Stated problem :: Rewrite the listing below with every "storefront sign" changed to "shop sign" and nothing else altered, and leave the pictures out of your copy.

Dataset content ::
^^^^^^^^^^^^^^^^

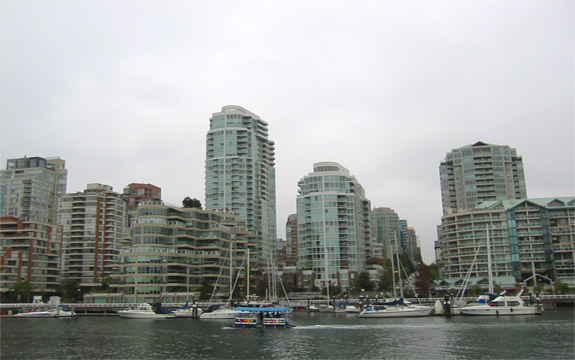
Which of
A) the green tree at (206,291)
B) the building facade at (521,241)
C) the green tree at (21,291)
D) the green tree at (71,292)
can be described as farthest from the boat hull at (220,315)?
the building facade at (521,241)

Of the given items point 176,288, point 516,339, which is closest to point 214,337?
point 516,339

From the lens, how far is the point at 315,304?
146500mm

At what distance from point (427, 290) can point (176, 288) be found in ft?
240

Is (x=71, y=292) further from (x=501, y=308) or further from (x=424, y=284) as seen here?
(x=501, y=308)

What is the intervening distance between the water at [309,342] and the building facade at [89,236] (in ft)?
354

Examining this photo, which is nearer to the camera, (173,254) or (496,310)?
(496,310)

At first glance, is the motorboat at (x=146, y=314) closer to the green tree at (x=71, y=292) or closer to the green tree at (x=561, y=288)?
the green tree at (x=71, y=292)

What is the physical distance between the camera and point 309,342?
62844 millimetres

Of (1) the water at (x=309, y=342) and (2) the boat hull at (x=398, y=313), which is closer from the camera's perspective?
(1) the water at (x=309, y=342)

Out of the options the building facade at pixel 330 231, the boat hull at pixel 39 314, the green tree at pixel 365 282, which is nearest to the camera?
the boat hull at pixel 39 314

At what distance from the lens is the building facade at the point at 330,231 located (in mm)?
182625

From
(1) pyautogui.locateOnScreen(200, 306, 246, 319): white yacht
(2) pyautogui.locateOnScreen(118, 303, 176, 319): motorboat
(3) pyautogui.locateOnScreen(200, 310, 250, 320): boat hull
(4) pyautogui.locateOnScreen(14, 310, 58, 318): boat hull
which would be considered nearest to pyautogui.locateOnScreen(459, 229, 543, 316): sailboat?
(1) pyautogui.locateOnScreen(200, 306, 246, 319): white yacht

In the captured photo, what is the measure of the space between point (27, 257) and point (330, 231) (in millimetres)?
96692

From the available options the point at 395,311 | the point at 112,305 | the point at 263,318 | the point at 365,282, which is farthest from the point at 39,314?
the point at 365,282
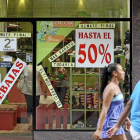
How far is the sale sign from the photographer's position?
765cm

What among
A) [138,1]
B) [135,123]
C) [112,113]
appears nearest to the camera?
[135,123]

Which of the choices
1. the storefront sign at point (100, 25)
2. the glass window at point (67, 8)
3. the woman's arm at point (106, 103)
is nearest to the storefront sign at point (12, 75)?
the glass window at point (67, 8)

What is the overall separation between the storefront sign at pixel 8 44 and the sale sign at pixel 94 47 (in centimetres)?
141

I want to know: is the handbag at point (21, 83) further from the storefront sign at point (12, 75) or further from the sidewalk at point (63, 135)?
the sidewalk at point (63, 135)

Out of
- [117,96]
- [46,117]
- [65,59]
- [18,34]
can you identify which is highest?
[18,34]

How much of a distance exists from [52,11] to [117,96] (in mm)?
3378

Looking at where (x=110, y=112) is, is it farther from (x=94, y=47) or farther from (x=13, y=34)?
(x=13, y=34)

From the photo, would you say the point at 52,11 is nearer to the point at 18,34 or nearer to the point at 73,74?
the point at 18,34

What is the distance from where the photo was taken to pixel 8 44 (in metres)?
7.75

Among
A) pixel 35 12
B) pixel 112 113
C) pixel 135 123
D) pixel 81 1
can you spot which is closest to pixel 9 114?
pixel 35 12

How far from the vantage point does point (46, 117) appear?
774 centimetres

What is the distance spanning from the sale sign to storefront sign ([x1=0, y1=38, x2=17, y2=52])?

^^^^^^^^^^^^^^^^

Exercise result ::
Which of
A) the green tree at (206,291)
B) the building facade at (521,241)
C) the green tree at (21,291)
D) the green tree at (71,292)
can be described as farthest from the boat hull at (220,315)?
the building facade at (521,241)

Of the given items point 176,288, point 516,339, which is closest to point 214,337?
point 516,339

From the lens, how far is the point at 315,304?
146500mm

At what distance from point (427, 290) can point (176, 288) be found in ft?
240

Is (x=71, y=292) further from (x=501, y=308) or further from (x=424, y=284) as seen here?
(x=501, y=308)

What is the intervening distance between the water at [309,342] and the building facade at [89,236] (in ft)?
354

Examining this photo, which is nearer to the camera, (173,254) or (496,310)?
(496,310)

At first glance, is the motorboat at (x=146, y=314) closer to the green tree at (x=71, y=292) or closer to the green tree at (x=561, y=288)?
the green tree at (x=71, y=292)

What is the physical distance between the camera and point 309,342?
62844 millimetres

Of (1) the water at (x=309, y=342) and (2) the boat hull at (x=398, y=313), which is closer from the camera's perspective?
(1) the water at (x=309, y=342)

Out of the options the building facade at pixel 330 231, the boat hull at pixel 39 314, the green tree at pixel 365 282, which is nearest to the camera?
the boat hull at pixel 39 314

At what distance from the lens is the building facade at the point at 330,231 located (in mm)?
182625

From
(1) pyautogui.locateOnScreen(200, 306, 246, 319): white yacht
(2) pyautogui.locateOnScreen(118, 303, 176, 319): motorboat
(3) pyautogui.locateOnScreen(200, 310, 250, 320): boat hull
(4) pyautogui.locateOnScreen(14, 310, 58, 318): boat hull
which would be considered nearest to pyautogui.locateOnScreen(459, 229, 543, 316): sailboat?
(1) pyautogui.locateOnScreen(200, 306, 246, 319): white yacht

In the captured photo, what is the measure of the space between point (27, 257) and point (330, 231) (in millimetres)?
96692

From the available options the point at 395,311 | the point at 112,305 | the point at 263,318 | the point at 365,282, which is farthest from the point at 39,314?
the point at 365,282
How far is the sale sign from the photographer's position?
765cm

What among
A) [138,1]
B) [135,123]
C) [112,113]
appears nearest to the camera?
[135,123]

Which of the choices
1. the shop sign at point (100, 25)
2. the glass window at point (67, 8)
3. the woman's arm at point (106, 103)
is nearest to the shop sign at point (12, 75)?
the glass window at point (67, 8)

What is the overall separation between the shop sign at pixel 8 44 and the sale sign at pixel 94 47 (in centimetres)?
141

I want to know: is the handbag at point (21, 83) further from the shop sign at point (12, 75) or further from the sidewalk at point (63, 135)?
the sidewalk at point (63, 135)

Out of
- [117,96]
- [46,117]
- [65,59]
- [18,34]
can you identify which is highest?
[18,34]

How much of a distance exists from [52,11] to [117,96] (in mm)?
3378

Looking at where (x=110, y=112) is, is it farther from (x=94, y=47) or farther from (x=13, y=34)?
(x=13, y=34)

From the photo, would you say the point at 52,11 is nearer to the point at 18,34 or nearer to the point at 73,74?
the point at 18,34

What is the distance from where the photo was taken to pixel 8 44 (in metres)?
7.75

Among
A) pixel 35 12
B) pixel 112 113
C) pixel 135 123
D) pixel 81 1
can you spot which is closest to pixel 9 114?
pixel 35 12

How far from the vantage point does point (46, 117) appear?
774 centimetres

What is the distance spanning from the sale sign to shop sign ([x1=0, y1=38, x2=17, y2=52])?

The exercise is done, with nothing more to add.